* **AIM OF THE EXERCISE**
Please gather every line of the listing below that contains the word "left".

* **INPUT MATERIAL**
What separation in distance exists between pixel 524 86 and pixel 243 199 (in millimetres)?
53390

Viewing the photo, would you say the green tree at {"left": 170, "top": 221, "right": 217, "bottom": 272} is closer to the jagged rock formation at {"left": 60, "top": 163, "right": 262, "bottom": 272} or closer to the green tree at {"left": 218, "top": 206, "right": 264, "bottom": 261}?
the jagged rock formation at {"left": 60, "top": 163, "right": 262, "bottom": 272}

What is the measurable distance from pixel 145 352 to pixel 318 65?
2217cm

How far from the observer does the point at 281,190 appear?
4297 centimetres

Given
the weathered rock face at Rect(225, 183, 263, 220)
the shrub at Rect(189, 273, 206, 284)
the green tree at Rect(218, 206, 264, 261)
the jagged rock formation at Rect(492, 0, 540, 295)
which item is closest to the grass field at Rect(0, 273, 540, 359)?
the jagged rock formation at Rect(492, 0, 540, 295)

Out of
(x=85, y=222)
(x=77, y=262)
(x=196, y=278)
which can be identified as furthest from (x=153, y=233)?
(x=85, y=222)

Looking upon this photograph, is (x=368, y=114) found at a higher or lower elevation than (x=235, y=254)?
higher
---
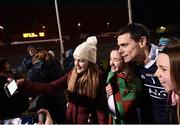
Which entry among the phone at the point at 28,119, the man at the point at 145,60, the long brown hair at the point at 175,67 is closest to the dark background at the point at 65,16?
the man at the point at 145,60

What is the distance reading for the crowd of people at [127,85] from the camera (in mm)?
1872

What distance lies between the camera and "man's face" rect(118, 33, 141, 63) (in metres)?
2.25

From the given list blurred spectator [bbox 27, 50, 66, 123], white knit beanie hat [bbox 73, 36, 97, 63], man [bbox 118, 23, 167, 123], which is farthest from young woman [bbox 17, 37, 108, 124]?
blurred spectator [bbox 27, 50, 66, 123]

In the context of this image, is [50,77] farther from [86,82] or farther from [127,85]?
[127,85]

* **THE REPLY**
Viewing the photo, would you say the green tree at {"left": 170, "top": 221, "right": 217, "bottom": 272} is closer to the jagged rock formation at {"left": 60, "top": 163, "right": 262, "bottom": 272} or closer to the green tree at {"left": 218, "top": 206, "right": 264, "bottom": 261}?
the jagged rock formation at {"left": 60, "top": 163, "right": 262, "bottom": 272}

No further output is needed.